Bolduc had reached the rank of colonel by the time he started realizing that to be a great leader he needed to turn his attention inward.
“I was a really good platoon leader. I was a really good company commander. I was a really good battalion commander. But I recognized that I wasn’t a very good leader because my focus was up,” Bolduc said. “Because that’s what people wanted. Focus up! Institutionally, focus on the person above you. Make them happy, and you’ll be the best battalion commander in the brigade. Make them happy, and you’ll be the best company commander in the battalion.”
Not necessarily the best for the people in your charge.
“But all your guys, they don’t think you’re a very good leader. And so at some point you have to think about how you’re going to try to do both. And that is wicked hard.”
Over time, and with help from his wife, who recommended he seek treatment for mental health issues he was experiencing, which he did in 2013, Bolduc learned how to become more patient and how to be a better listener.
“I was the classic listen-to-respond guy. I was formulating what I was going to say to you. I wasn’t really listening to you,” Bolduc said. “And I didn’t listen to understand. And everybody you know knows it. My wife knew. She’s talking away, and I’m out in Pluto somewhere else.”

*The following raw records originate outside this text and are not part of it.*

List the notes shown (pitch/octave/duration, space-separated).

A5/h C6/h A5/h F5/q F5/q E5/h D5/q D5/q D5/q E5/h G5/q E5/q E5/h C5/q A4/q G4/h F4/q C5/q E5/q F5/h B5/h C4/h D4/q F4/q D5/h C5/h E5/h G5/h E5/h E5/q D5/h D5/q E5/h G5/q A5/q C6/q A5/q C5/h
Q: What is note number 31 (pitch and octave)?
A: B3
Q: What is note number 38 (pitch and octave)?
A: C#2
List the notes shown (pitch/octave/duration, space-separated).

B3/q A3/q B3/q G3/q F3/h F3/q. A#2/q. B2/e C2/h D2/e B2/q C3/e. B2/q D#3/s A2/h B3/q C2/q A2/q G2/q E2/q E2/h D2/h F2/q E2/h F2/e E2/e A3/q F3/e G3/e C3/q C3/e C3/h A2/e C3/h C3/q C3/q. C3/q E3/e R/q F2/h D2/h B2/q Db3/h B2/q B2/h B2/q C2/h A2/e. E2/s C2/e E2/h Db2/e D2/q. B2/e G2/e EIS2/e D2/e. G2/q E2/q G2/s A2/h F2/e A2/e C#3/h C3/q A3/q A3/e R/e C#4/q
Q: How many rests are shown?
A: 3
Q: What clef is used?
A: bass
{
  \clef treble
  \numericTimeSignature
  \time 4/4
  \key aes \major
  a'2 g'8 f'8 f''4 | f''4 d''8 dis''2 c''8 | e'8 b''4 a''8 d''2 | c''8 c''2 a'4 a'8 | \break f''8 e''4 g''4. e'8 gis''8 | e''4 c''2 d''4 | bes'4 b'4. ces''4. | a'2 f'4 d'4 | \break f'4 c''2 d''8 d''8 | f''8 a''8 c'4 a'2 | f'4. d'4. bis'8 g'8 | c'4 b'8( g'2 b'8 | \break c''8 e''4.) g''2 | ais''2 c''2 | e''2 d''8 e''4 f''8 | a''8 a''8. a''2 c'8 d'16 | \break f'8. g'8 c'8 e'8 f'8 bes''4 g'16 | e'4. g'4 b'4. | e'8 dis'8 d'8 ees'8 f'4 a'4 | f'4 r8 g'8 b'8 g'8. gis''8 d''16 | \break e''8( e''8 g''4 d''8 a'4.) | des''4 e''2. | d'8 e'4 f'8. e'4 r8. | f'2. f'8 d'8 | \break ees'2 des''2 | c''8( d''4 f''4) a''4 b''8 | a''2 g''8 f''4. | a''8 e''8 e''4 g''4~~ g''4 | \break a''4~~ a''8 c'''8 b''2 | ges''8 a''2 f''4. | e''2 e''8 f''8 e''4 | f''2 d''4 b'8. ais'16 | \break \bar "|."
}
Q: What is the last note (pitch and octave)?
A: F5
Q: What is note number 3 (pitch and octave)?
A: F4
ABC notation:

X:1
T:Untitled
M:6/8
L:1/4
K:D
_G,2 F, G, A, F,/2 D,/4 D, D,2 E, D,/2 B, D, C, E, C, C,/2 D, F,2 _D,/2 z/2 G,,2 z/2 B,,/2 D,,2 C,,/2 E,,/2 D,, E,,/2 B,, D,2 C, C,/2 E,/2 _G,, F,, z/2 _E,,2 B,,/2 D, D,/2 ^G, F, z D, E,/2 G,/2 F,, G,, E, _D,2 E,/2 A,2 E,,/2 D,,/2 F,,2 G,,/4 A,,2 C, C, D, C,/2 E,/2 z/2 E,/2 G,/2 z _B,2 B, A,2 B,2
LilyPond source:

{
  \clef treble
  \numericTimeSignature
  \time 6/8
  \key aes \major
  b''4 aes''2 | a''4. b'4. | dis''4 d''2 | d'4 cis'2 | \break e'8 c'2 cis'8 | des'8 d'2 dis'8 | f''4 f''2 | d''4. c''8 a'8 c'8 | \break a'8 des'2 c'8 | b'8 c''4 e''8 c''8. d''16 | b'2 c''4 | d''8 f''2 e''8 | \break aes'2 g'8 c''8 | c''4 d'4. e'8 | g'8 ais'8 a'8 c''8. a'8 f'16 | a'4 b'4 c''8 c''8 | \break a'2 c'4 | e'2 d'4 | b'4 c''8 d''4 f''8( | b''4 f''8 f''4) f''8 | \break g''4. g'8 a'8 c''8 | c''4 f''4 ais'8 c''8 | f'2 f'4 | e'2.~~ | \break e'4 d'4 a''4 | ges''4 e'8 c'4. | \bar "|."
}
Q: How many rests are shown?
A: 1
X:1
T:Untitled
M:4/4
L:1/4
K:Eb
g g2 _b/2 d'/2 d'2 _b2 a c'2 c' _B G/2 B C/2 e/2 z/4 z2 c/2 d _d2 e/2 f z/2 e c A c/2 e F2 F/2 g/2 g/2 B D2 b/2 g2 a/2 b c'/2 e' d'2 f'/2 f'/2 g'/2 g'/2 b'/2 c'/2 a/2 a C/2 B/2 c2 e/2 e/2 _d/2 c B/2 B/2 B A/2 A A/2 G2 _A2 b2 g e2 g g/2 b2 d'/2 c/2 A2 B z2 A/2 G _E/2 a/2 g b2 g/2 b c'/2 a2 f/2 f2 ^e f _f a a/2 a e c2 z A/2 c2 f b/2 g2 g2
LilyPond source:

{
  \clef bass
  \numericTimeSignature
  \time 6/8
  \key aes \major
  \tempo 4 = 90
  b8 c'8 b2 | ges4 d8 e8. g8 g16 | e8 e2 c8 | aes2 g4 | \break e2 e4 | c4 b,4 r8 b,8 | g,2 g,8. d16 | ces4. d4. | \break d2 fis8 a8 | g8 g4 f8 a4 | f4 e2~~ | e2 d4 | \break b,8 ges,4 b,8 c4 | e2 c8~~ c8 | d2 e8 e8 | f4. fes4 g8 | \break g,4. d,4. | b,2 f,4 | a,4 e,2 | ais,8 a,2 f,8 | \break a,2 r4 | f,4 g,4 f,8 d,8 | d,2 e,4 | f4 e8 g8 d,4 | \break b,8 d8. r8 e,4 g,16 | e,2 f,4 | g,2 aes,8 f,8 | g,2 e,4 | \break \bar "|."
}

Bolduc learned he could remain mission-focused and also empower the people he was leading to achieve better results.
“Adaptability and emotional intelligence become far more important the farther up you go on the leadership ladder,” he said. “And if you cannot adjust yourself and learn and teach yourself how to adapt to situations, how to be flexible, and how to show empathy and sympathy for others, you’re not going to be an effective leader.”